It would bring the nation back to square one on reform, according to an editorial by Bloomberg News (not exactly a socialist bastion). That's not good. Actually it might be worse than square one because lawmakers would be reluctant to consider any new legislation.
The big elements are obvious: Without the law, insurance companies could keep turning away people with pre-existing conditions or charging them higher premiums. They could maintain annual caps and restore lifetime caps on how much they spend on care for an individual policyholder. They could stop paying the full cost of preventive services such as mammograms, flu shots and well-child visits. And young adults would no longer be guaranteed coverage on their parents' plan until age 26.We couldn't look forward to state insurance exchanges, those competitive online marketplaces where, starting in 2014, people without coverage from employers should be able to buy health insurance using federal subsidies.
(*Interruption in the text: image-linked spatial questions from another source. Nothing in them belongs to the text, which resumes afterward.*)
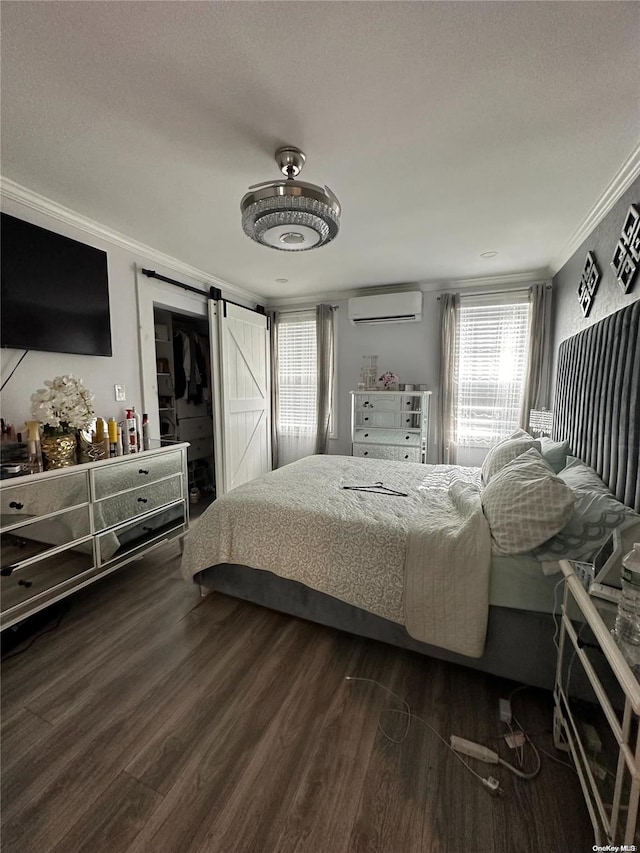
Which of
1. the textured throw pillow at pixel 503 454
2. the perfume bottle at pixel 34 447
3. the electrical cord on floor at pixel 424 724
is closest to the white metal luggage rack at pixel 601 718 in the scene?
the electrical cord on floor at pixel 424 724

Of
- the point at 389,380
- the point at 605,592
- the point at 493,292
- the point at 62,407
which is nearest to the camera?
the point at 605,592

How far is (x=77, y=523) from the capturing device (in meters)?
1.97

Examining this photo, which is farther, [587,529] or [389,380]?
[389,380]

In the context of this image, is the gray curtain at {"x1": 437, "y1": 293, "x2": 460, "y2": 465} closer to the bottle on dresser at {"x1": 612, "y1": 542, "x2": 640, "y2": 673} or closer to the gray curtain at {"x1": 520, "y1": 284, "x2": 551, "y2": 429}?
the gray curtain at {"x1": 520, "y1": 284, "x2": 551, "y2": 429}

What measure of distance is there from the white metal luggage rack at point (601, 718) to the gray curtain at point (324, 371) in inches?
133

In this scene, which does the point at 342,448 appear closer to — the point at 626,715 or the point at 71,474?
the point at 71,474

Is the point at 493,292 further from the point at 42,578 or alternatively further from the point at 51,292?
the point at 42,578

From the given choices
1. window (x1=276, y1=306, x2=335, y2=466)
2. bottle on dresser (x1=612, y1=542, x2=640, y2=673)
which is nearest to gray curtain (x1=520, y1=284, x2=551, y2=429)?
window (x1=276, y1=306, x2=335, y2=466)

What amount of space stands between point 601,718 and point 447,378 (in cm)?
311

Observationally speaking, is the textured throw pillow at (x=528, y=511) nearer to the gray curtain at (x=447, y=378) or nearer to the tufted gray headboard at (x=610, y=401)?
the tufted gray headboard at (x=610, y=401)

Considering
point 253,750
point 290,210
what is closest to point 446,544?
point 253,750

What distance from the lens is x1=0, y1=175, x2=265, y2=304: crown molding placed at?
2002 millimetres

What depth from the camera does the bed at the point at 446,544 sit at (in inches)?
55.9

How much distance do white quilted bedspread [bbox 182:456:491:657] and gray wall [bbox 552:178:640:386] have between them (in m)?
1.31
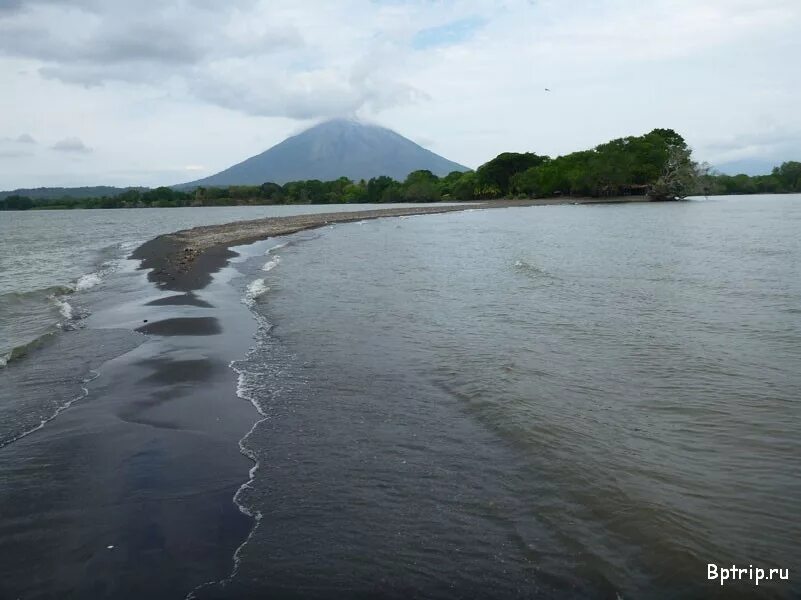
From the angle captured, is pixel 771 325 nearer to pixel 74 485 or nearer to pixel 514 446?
pixel 514 446

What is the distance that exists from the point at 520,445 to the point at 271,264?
23810mm

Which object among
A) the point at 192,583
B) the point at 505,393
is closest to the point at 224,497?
the point at 192,583

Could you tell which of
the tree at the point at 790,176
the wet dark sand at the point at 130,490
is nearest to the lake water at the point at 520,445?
the wet dark sand at the point at 130,490

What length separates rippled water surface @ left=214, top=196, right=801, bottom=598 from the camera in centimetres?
498

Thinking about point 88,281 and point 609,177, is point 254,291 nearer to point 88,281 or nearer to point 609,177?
point 88,281

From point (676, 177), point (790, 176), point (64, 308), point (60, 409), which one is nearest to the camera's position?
point (60, 409)

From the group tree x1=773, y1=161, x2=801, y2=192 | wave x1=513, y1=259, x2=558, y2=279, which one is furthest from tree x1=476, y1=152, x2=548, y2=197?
wave x1=513, y1=259, x2=558, y2=279

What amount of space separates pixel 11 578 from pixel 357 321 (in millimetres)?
10885

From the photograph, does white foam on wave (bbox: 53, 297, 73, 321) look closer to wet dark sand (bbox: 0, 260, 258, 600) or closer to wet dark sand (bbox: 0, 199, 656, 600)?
wet dark sand (bbox: 0, 199, 656, 600)

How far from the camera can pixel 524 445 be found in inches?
290

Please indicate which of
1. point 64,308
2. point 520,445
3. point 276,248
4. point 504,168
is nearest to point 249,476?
point 520,445

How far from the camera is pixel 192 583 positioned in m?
4.71

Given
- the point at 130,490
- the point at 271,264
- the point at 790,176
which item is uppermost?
the point at 790,176

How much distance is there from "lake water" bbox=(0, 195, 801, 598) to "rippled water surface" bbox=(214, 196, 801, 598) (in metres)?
0.03
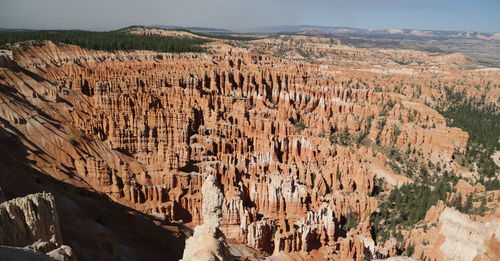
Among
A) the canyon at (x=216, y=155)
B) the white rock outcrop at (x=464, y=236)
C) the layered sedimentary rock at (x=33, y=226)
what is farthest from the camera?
the canyon at (x=216, y=155)

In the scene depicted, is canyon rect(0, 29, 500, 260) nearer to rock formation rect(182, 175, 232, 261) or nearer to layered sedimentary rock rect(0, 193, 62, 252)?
rock formation rect(182, 175, 232, 261)

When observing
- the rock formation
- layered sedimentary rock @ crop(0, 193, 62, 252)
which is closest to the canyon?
the rock formation

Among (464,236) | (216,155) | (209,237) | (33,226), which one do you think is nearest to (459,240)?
(464,236)

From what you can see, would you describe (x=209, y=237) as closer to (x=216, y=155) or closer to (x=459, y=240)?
(x=459, y=240)

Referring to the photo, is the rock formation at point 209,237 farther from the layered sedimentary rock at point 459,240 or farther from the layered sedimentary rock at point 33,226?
the layered sedimentary rock at point 459,240

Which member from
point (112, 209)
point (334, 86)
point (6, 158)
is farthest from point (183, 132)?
point (334, 86)

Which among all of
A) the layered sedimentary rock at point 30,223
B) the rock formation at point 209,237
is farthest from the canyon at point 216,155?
the layered sedimentary rock at point 30,223
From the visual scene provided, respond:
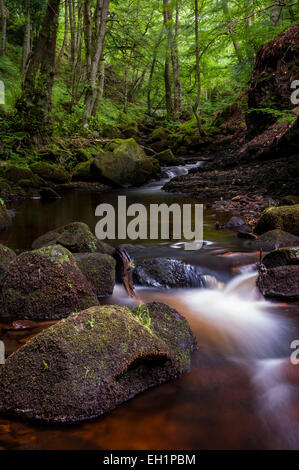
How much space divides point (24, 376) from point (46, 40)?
13146mm

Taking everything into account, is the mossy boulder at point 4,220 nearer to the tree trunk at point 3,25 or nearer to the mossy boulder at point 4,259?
A: the mossy boulder at point 4,259

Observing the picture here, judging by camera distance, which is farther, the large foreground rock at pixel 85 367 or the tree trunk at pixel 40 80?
the tree trunk at pixel 40 80

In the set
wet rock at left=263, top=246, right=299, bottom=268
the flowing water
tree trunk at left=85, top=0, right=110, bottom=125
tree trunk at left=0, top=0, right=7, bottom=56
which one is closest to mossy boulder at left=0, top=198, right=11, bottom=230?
the flowing water

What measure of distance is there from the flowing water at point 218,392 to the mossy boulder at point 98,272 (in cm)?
14

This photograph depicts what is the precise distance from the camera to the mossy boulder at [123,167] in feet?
39.7

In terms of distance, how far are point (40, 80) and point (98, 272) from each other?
10.8 metres

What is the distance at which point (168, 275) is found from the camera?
13.3 feet

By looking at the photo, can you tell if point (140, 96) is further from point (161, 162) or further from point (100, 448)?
point (100, 448)

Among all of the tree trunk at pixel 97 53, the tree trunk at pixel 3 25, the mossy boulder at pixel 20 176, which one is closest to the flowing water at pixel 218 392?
the mossy boulder at pixel 20 176

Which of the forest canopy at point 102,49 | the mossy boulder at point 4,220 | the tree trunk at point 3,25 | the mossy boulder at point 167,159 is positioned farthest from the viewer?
the tree trunk at point 3,25

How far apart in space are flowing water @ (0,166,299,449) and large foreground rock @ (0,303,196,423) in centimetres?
7

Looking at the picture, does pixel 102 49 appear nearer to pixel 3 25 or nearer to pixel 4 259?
pixel 3 25

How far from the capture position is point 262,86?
11.9 m

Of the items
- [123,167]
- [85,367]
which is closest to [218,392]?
[85,367]
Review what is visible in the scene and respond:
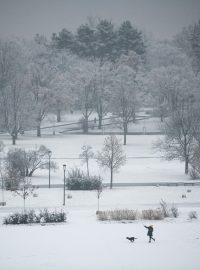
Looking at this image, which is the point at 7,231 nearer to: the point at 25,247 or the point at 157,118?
the point at 25,247

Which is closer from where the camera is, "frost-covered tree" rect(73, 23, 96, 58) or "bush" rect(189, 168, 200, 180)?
"bush" rect(189, 168, 200, 180)

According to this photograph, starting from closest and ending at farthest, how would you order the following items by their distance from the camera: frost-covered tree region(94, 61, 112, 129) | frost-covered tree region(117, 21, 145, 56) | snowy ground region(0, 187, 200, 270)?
snowy ground region(0, 187, 200, 270) → frost-covered tree region(94, 61, 112, 129) → frost-covered tree region(117, 21, 145, 56)

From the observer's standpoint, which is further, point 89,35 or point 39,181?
point 89,35

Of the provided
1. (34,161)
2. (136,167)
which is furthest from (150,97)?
(34,161)

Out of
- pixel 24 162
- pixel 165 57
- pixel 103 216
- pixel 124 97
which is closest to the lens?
pixel 103 216

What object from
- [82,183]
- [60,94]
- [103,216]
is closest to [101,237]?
[103,216]

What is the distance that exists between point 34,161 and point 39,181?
373 centimetres

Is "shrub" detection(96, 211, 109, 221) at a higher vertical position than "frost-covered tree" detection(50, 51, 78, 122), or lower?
lower

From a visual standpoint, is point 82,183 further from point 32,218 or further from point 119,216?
point 32,218

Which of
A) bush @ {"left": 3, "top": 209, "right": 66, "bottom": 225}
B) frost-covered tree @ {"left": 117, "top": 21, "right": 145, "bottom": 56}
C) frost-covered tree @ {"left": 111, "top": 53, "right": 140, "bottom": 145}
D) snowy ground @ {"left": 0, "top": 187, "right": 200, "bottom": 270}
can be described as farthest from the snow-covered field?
frost-covered tree @ {"left": 117, "top": 21, "right": 145, "bottom": 56}

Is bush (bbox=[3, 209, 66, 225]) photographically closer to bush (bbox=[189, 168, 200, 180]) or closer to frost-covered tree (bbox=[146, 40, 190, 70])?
bush (bbox=[189, 168, 200, 180])

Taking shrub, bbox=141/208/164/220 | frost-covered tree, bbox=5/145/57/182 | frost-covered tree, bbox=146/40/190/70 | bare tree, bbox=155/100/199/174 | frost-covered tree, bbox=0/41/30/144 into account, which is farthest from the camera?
frost-covered tree, bbox=146/40/190/70

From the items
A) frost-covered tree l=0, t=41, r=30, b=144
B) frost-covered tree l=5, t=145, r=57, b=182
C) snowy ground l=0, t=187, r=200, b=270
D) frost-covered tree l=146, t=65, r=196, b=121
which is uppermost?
frost-covered tree l=146, t=65, r=196, b=121

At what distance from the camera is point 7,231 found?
100 feet
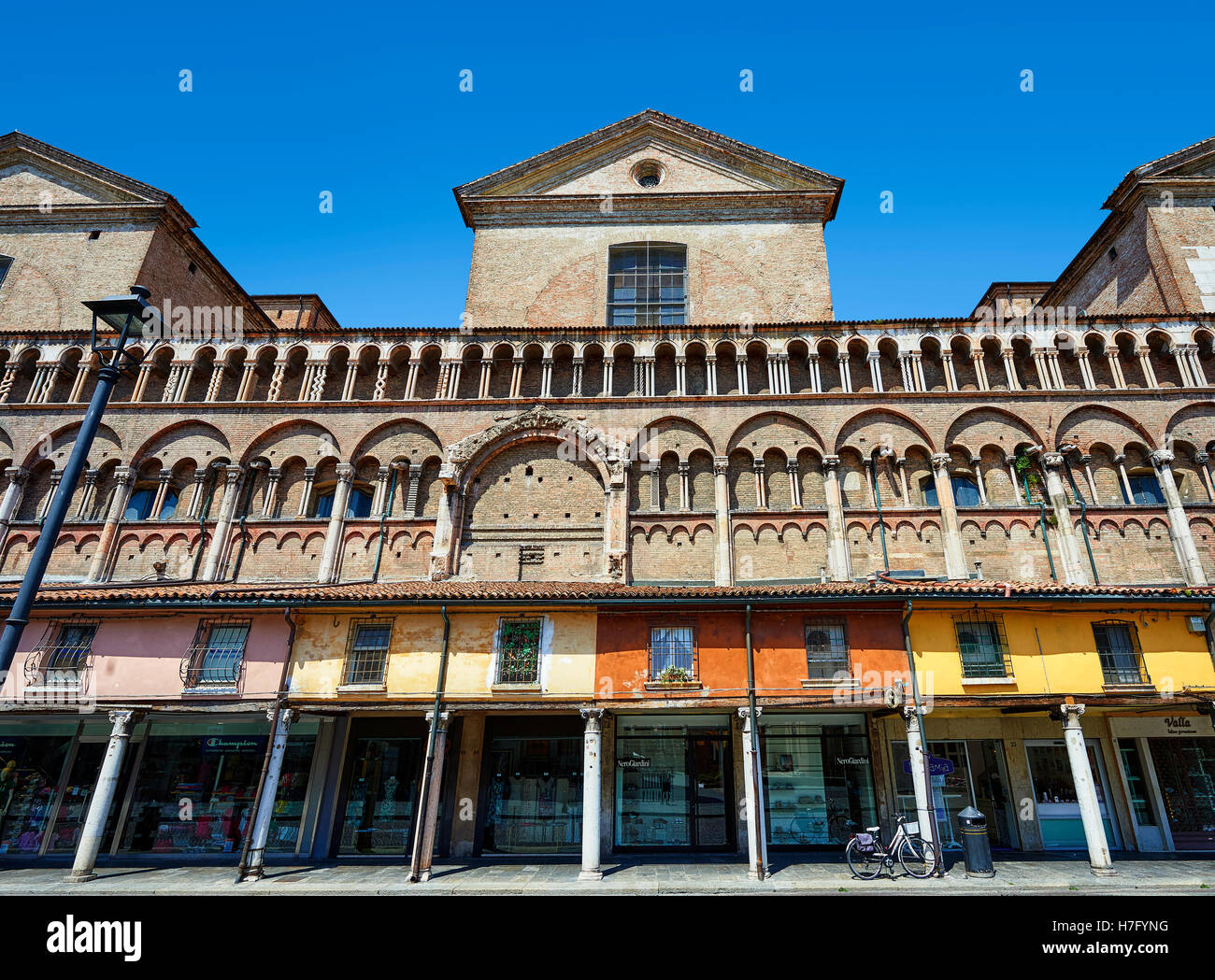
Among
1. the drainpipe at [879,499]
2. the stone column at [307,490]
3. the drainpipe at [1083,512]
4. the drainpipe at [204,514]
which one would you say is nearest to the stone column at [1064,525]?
the drainpipe at [1083,512]

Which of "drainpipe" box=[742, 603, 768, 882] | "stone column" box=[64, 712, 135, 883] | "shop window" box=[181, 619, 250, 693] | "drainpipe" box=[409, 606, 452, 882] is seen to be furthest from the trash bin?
"stone column" box=[64, 712, 135, 883]

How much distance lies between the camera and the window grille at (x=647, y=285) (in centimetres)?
2452

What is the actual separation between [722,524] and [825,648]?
5028 millimetres

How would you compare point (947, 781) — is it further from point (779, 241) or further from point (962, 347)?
point (779, 241)

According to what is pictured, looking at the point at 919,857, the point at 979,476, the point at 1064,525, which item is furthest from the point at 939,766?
the point at 979,476

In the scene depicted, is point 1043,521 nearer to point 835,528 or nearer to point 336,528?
point 835,528

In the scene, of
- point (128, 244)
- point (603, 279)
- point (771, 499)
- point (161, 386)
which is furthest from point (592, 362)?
point (128, 244)

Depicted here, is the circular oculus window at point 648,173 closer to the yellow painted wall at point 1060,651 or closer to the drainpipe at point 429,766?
the drainpipe at point 429,766

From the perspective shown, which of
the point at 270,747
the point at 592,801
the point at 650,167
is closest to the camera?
the point at 592,801

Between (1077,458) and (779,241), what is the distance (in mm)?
11994

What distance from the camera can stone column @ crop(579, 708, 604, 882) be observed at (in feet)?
45.8

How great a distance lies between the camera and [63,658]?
16078 millimetres

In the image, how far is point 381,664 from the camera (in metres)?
15.8

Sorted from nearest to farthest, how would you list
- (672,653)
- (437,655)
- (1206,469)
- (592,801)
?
(592,801), (437,655), (672,653), (1206,469)
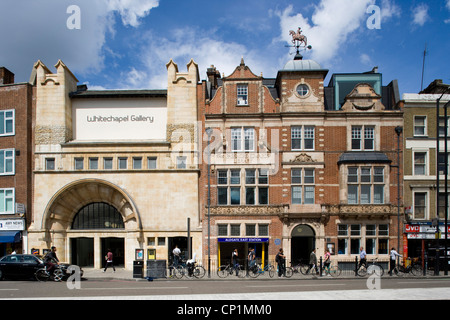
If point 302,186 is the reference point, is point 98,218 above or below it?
below

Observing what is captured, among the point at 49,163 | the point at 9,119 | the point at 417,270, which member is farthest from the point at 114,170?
the point at 417,270

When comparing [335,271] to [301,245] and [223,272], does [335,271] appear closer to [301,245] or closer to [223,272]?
[301,245]

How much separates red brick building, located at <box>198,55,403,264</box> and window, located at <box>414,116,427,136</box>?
4.88 feet

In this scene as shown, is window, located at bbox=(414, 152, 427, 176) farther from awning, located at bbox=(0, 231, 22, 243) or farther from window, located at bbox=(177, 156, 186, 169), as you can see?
awning, located at bbox=(0, 231, 22, 243)

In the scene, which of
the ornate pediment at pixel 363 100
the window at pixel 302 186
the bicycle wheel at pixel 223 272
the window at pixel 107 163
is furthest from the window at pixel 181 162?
the ornate pediment at pixel 363 100

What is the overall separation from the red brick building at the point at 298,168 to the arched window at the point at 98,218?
674 cm

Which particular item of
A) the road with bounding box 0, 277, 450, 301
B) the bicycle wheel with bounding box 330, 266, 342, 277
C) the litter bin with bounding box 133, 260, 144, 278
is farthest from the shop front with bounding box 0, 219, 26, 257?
the bicycle wheel with bounding box 330, 266, 342, 277

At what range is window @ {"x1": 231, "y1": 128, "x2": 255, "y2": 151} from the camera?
27.0 meters

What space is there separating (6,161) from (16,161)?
3.13ft

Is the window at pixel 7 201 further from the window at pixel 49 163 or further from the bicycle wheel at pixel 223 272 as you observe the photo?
the bicycle wheel at pixel 223 272

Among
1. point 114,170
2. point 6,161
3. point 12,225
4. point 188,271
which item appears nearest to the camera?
point 188,271

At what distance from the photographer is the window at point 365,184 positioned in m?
26.3

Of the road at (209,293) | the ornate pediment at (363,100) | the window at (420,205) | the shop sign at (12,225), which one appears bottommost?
the road at (209,293)

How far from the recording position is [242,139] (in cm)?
2697
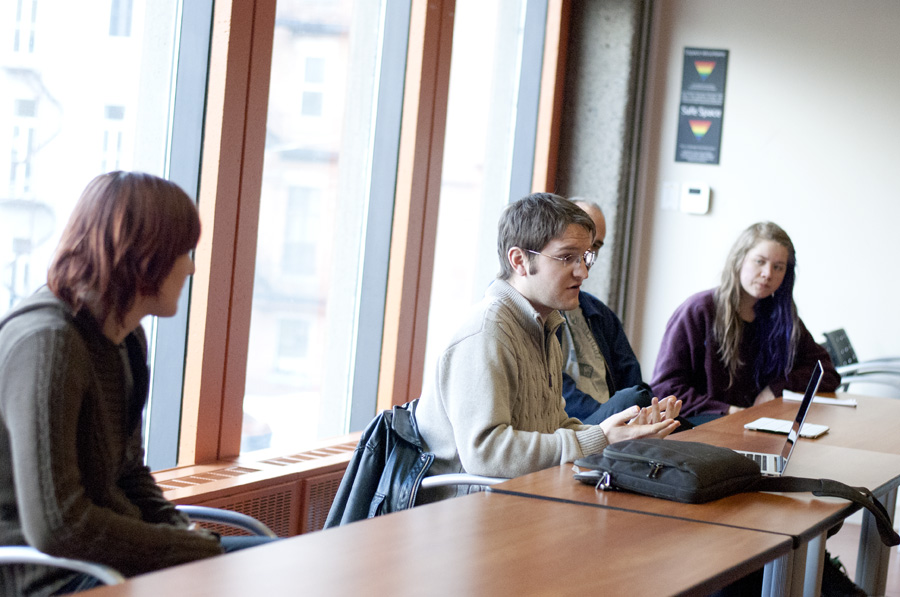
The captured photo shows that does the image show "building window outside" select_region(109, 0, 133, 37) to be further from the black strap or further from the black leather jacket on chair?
the black strap

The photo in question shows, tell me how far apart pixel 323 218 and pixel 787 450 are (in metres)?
2.02

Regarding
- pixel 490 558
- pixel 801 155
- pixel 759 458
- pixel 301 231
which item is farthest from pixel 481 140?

And, with no subsidies and no expansion of Medicaid, we'd give up on the promise of insuring 32 million more Americans.
Many less-often-discussed pieces of the 2,000-page law are valuable as well. Consider the "medical loss ratio" -- the requirement that for every dollar insurance companies collect in premiums, they spend no more than 15 cents to 20 cents on administration and profits. The rest has to go toward medical claims. Before the law, insurance companies often spent 25 percent to 30 percent of the money on administrative costs and profits.